1957 – Blue Train by John Coltrane

John Coltrane Blue Train

Coltrane’s second album featured one standard, but was otherwise entirely self composed. The hard bop jazz classic may or may not have been played on KSPC, but Coltrane currently occupies multiple spots in the station’s jazz library. Blue Train remains an important moment in Coltrane’s early catalog and earns the right to represent 1957 at KSPC.

1958 – Buddy Holly by Buddy


The self-titled debut by Buddy Holly wouldn’t sound too out of place on some KSPC playlists, despite not quite being underground music. Holly’s rockabilly style can be seen as direct or indirect influence on numerous artists played on KSPC. Without Holly’s work, KSPC might sound very different from how it sounds today. Thus, his debut is very deserving of representing 1958 at KSPC, even if it might’ve been more heard on popular radio at the time as opposed to 88.7 FM.
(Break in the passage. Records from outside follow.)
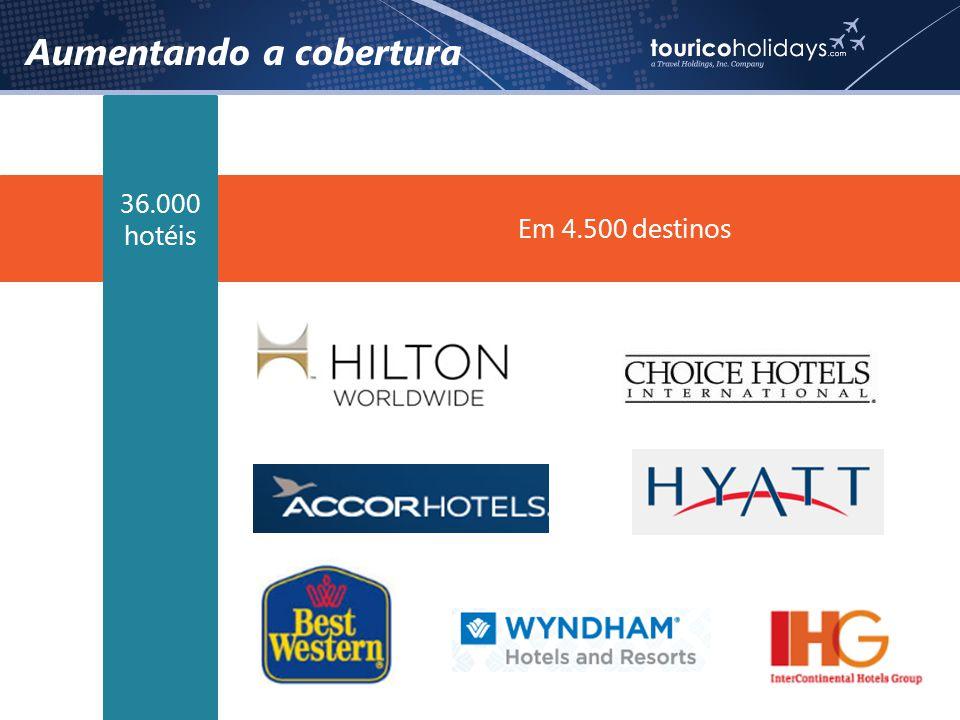 Em 4.500 destinos Aumentando a cobertura 36.000 hotéis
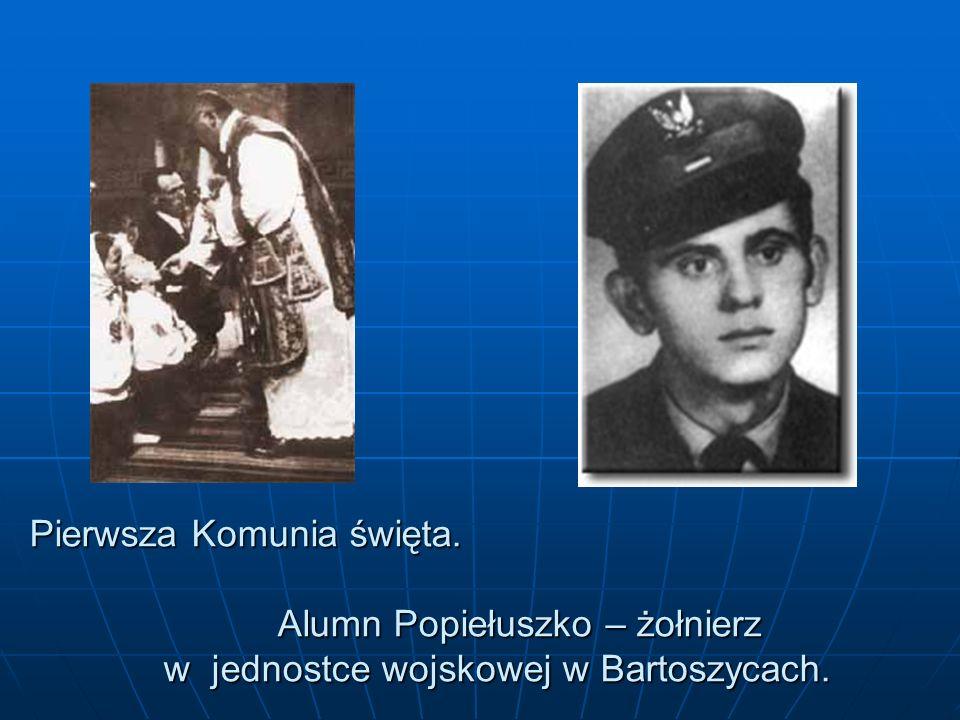 Pierwsza Komunia święta. Alumn Popiełuszko – żołnierz w jednostce wojskowej w Bartoszycach.
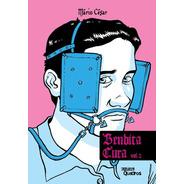 Bendita Cura Volume 2 Quadrinhos Lgbtqi+ Sobre Homofobia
1959 – Indeterminancy: New Aspect Of Form In Instrumental And Electronic Music by John Cage and David Tudor

Pomona dropout John Cage is best known for 4’33”, his experimental piece of music composed of silence. However, his 1959 composition in collaboration with David Tudor, Indeterminancy: New Aspect Of Form In Instrumental And Electronic Music, is itself a unique piece of vocal recordings of odd stories, distortion, banging, and other sounds you can expect to hear on KSPC during the average day.